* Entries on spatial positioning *
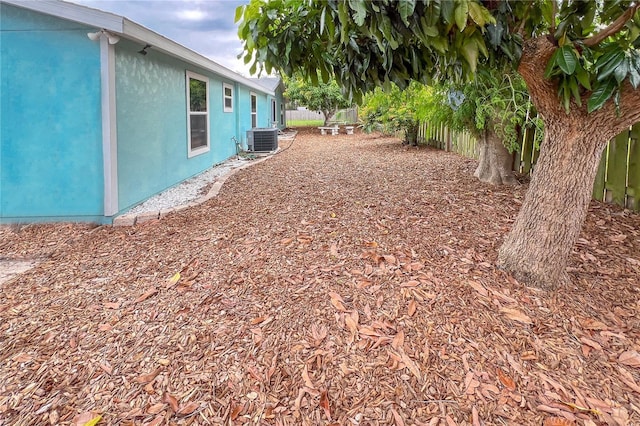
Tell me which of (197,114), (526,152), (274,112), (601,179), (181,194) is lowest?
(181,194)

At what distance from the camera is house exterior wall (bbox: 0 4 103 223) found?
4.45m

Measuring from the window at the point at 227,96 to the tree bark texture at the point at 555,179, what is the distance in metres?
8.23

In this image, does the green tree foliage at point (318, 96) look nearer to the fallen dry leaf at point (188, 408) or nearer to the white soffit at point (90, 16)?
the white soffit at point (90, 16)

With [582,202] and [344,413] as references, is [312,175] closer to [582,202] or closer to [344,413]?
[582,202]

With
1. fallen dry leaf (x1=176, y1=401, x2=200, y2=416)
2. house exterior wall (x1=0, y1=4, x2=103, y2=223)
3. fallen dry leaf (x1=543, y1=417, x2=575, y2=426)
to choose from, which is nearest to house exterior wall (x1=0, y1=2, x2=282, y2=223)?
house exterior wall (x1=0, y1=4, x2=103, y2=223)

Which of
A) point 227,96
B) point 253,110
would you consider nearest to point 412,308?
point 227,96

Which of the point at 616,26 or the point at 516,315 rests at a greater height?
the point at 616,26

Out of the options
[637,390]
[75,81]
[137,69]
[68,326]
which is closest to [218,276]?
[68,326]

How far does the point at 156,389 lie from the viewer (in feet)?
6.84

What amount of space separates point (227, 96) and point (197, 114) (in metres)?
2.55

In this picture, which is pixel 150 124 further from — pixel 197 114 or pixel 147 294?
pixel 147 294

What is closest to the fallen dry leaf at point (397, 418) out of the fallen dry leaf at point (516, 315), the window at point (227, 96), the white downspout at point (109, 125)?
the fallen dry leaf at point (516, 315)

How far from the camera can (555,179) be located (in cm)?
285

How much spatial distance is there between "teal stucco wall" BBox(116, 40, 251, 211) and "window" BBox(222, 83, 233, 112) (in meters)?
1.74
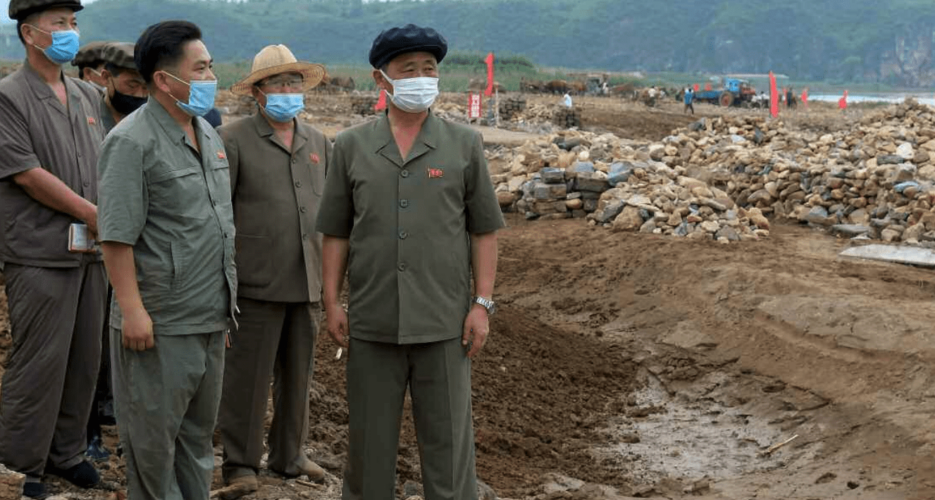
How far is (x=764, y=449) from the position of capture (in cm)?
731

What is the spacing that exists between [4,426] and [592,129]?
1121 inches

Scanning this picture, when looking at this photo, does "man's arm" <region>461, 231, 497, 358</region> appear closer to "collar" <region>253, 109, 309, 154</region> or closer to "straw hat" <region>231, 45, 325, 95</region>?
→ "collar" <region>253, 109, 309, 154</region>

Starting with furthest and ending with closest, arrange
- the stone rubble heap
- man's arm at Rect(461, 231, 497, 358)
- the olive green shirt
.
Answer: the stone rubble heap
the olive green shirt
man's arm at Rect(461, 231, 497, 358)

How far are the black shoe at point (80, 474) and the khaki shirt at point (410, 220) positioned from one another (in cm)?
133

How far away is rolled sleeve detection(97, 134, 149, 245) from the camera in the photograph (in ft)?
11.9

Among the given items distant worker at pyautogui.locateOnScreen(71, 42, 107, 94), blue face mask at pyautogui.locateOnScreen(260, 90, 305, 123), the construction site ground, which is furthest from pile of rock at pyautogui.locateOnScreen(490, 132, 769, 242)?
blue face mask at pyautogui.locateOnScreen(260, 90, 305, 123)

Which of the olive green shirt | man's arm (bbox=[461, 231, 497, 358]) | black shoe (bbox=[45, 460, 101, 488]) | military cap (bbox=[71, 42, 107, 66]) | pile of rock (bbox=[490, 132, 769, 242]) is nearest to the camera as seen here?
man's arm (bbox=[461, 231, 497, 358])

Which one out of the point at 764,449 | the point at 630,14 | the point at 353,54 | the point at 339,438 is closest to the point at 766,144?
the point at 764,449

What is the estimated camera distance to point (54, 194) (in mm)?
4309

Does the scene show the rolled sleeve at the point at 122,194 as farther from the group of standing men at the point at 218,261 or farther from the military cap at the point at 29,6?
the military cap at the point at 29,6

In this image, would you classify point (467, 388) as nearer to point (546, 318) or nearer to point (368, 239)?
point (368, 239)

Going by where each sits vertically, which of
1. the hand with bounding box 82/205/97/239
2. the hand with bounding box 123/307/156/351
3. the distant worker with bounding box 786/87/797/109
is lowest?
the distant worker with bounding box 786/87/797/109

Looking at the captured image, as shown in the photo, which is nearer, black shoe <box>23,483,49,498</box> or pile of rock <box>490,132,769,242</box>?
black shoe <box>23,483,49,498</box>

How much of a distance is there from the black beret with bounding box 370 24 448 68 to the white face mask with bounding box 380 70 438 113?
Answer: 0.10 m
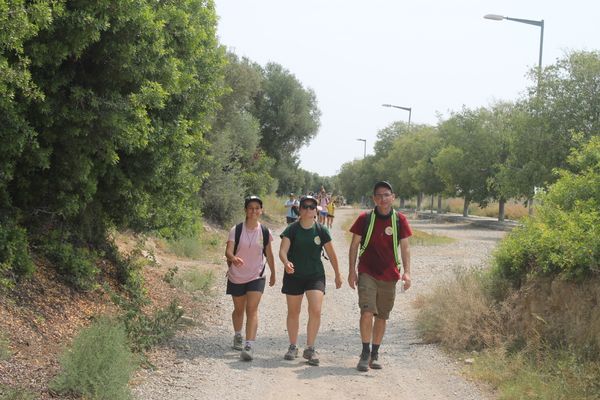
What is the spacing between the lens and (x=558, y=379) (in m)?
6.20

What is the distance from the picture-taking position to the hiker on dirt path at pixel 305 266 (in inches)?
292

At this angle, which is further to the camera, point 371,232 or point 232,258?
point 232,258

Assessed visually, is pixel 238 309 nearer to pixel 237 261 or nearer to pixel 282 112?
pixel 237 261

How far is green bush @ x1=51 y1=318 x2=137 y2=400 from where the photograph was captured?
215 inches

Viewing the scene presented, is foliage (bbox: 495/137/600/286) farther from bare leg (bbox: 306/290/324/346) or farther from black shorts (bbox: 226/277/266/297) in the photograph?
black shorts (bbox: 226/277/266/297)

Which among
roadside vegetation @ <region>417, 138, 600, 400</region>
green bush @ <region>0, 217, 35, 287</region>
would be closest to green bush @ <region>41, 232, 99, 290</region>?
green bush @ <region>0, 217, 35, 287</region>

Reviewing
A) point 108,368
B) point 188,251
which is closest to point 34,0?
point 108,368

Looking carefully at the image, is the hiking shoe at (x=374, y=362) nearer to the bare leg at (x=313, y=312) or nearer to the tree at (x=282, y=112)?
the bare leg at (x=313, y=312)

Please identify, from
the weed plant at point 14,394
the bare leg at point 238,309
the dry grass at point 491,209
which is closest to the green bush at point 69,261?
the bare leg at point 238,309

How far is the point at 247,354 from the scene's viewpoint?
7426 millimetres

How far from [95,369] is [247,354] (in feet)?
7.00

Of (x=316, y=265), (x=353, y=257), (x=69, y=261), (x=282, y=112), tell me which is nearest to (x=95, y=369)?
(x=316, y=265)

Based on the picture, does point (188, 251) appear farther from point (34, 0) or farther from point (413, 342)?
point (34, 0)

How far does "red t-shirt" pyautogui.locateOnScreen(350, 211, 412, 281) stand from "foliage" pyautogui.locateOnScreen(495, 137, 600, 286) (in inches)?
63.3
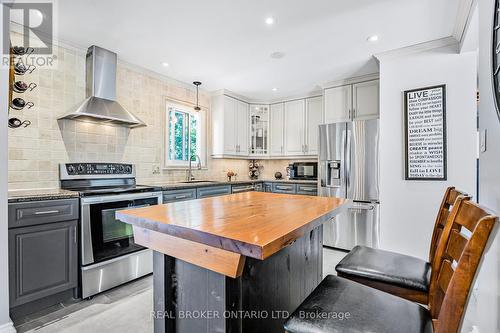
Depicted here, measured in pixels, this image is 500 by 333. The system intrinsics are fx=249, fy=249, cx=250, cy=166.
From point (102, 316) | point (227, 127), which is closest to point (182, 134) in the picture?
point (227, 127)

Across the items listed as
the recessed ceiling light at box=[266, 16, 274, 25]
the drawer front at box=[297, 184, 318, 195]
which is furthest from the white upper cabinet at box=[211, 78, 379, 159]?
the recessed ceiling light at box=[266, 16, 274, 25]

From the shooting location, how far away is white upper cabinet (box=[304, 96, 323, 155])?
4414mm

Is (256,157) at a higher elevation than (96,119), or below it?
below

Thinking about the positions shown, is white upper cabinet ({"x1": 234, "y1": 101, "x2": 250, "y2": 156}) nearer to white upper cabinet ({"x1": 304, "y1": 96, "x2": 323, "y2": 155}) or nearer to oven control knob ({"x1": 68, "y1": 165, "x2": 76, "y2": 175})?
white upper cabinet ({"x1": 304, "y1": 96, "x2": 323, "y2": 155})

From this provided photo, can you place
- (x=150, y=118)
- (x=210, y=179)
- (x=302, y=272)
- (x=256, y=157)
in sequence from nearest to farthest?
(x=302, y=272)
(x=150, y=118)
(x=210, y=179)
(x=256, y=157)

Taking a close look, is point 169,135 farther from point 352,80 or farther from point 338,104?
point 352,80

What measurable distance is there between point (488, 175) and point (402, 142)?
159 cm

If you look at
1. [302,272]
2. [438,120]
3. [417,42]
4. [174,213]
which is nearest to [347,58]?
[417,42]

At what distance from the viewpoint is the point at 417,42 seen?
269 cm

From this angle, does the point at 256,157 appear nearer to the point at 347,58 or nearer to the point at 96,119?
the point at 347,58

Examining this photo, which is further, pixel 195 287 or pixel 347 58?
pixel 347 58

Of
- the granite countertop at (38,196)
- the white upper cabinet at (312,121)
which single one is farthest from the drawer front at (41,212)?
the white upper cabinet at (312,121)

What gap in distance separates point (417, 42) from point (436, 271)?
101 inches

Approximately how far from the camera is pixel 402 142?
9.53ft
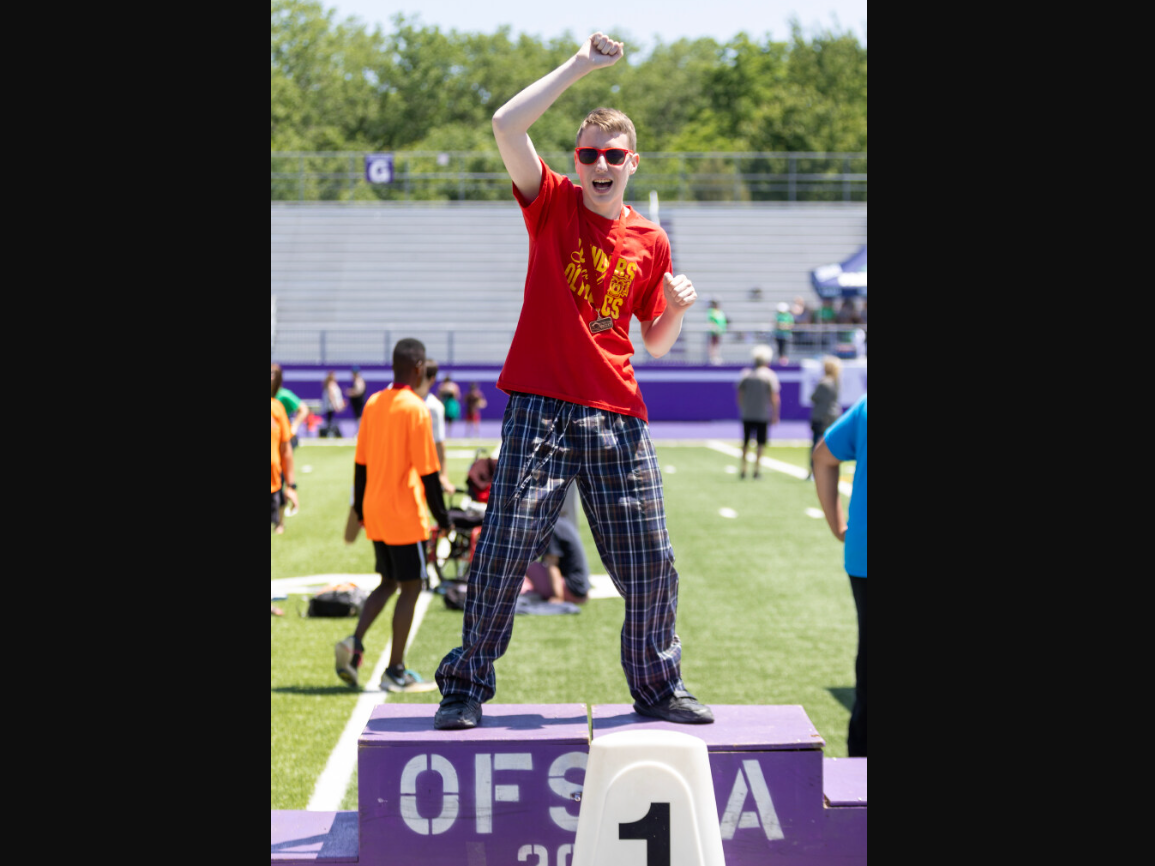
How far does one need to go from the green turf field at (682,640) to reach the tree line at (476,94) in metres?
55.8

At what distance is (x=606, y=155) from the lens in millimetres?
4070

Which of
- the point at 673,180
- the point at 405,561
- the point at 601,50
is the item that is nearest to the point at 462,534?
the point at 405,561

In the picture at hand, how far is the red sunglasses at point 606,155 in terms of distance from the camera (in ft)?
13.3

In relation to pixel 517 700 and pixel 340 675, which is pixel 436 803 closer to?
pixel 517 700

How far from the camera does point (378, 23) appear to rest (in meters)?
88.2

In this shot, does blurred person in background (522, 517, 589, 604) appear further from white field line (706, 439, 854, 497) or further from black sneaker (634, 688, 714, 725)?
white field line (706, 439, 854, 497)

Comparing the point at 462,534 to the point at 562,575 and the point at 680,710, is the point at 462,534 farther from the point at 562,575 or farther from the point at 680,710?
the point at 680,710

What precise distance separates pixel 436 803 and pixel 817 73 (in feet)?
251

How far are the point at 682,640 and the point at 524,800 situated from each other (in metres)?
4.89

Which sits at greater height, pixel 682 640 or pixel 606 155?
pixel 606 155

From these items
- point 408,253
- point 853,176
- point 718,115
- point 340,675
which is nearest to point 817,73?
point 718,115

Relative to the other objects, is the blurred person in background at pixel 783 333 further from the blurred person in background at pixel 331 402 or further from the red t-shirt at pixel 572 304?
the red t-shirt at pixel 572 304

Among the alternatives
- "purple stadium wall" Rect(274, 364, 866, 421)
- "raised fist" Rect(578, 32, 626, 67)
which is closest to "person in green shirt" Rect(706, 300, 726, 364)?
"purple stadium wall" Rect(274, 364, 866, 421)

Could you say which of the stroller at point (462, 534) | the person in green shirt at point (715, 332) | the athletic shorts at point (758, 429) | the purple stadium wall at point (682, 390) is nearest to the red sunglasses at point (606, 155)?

* GIVEN INSTRUCTION *
From the line containing "Among the alternatives" down to the last line, reproduce the records exactly. Include both ends.

* EXERCISE OUTPUT *
Among the alternatives
- "purple stadium wall" Rect(274, 364, 866, 421)
- "raised fist" Rect(578, 32, 626, 67)
which is closest to "person in green shirt" Rect(706, 300, 726, 364)?
"purple stadium wall" Rect(274, 364, 866, 421)

Could you say which of the stroller at point (462, 534) | the person in green shirt at point (715, 332) | the athletic shorts at point (758, 429) | the purple stadium wall at point (682, 390) is nearest to the red sunglasses at point (606, 155)?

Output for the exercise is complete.